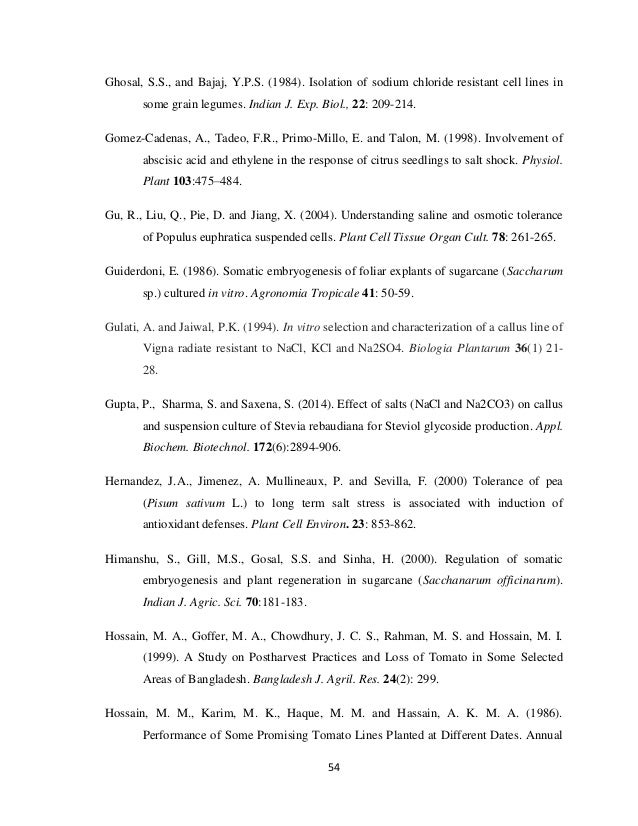 Ghosal, S.S., and Bajaj, Y.P.S. (1984). Isolation of sodium chloride resistant cell lines in some grain legumes. Indian J. Exp. Biol., 22: 209-214.

Gomez-Cadenas, A., Tadeo, F.R., Primo-Millo, E. and Talon, M. (1998). Involvement of abscisic acid and ethylene in the response of citrus seedlings to salt shock. Physiol. Plant 103:475–484.

Gu, R., Liu, Q., Pie, D. and Jiang, X. (2004). Understanding saline and osmotic tolerance of Populus euphratica suspended cells. Plant Cell Tissue Organ Cult. 78: 261-265.

Guiderdoni, E. (1986). Somatic embryogenesis of foliar explants of sugarcane (Saccharum sp.) cultured in vitro. Agronomia Tropicale 41: 50-59.

Gulati, A. and Jaiwal, P.K. (1994). In vitro selection and characterization of a callus line of Vigna radiate resistant to NaCl, KCl and Na2SO4. Biologia Plantarum 36(1) 21-28.

Gupta, P., Sharma, S. and Saxena, S. (2014). Effect of salts (NaCl and Na2CO3) on callus and suspension culture of Stevia rebaudiana for Steviol glycoside production. Appl. Biochem. Biotechnol. 172(6):2894-906.

Hernandez, J.A., Jimenez, A. Mullineaux, P. and Sevilla, F. (2000) Tolerance of pea (Pisum sativum L.) to long term salt stress is associated with induction of antioxidant defenses. Plant Cell Environ. 23: 853-862.

Himanshu, S., Gill, M.S., Gosal, S.S. and Sinha, H. (2000). Regulation of somatic embryogenesis and plant regeneration in sugarcane (Sacchanarum officinarum). Indian J. Agric. Sci. 70:181-183.

Hossain, M. A., Goffer, M. A., Chowdhury, J. C. S., Rahman, M. S. and Hossain, M. I. (1999). A Study on Postharvest Practices and Loss of Tomato in Some Selected Areas of Bangladesh. Bangladesh J. Agril. Res. 24(2): 299.

Hossain, M. M., Karim, M. K., Haque, M. M. and Hassain, A. K. M. A. (1986). Performance of Some Promising Tomato Lines Planted at Different Dates. Annual

54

● ● ● ● ●

▶ [ASSIGNMENT]: From the first record to the last, transcribe everything exactly but drop the pictures.

▶ [SOLUTION FOR THIS TASK]:
 Ghosal, S.S., and Bajaj, Y.P.S. (1984). Isolation of sodium chloride resistant cell lines in some grain legumes. Indian J. Exp. Biol., 22: 209-214.

Gomez-Cadenas, A., Tadeo, F.R., Primo-Millo, E. and Talon, M. (1998). Involvement of abscisic acid and ethylene in the response of citrus seedlings to salt shock. Physiol. Plant 103:475–484.

Gu, R., Liu, Q., Pie, D. and Jiang, X. (2004). Understanding saline and osmotic tolerance of Populus euphratica suspended cells. Plant Cell Tissue Organ Cult. 78: 261-265.

Guiderdoni, E. (1986). Somatic embryogenesis of foliar explants of sugarcane (Saccharum sp.) cultured in vitro. Agronomia Tropicale 41: 50-59.

Gulati, A. and Jaiwal, P.K. (1994). In vitro selection and characterization of a callus line of Vigna radiate resistant to NaCl, KCl and Na2SO4. Biologia Plantarum 36(1) 21-28.

Gupta, P., Sharma, S. and Saxena, S. (2014). Effect of salts (NaCl and Na2CO3) on callus and suspension culture of Stevia rebaudiana for Steviol glycoside production. Appl. Biochem. Biotechnol. 172(6):2894-906.

Hernandez, J.A., Jimenez, A. Mullineaux, P. and Sevilla, F. (2000) Tolerance of pea (Pisum sativum L.) to long term salt stress is associated with induction of antioxidant defenses. Plant Cell Environ. 23: 853-862.

Himanshu, S., Gill, M.S., Gosal, S.S. and Sinha, H. (2000). Regulation of somatic embryogenesis and plant regeneration in sugarcane (Sacchanarum officinarum). Indian J. Agric. Sci. 70:181-183.

Hossain, M. A., Goffer, M. A., Chowdhury, J. C. S., Rahman, M. S. and Hossain, M. I. (1999). A Study on Postharvest Practices and Loss of Tomato in Some Selected Areas of Bangladesh. Bangladesh J. Agril. Res. 24(2): 299.

Hossain, M. M., Karim, M. K., Haque, M. M. and Hassain, A. K. M. A. (1986). Performance of Some Promising Tomato Lines Planted at Different Dates. Annual

54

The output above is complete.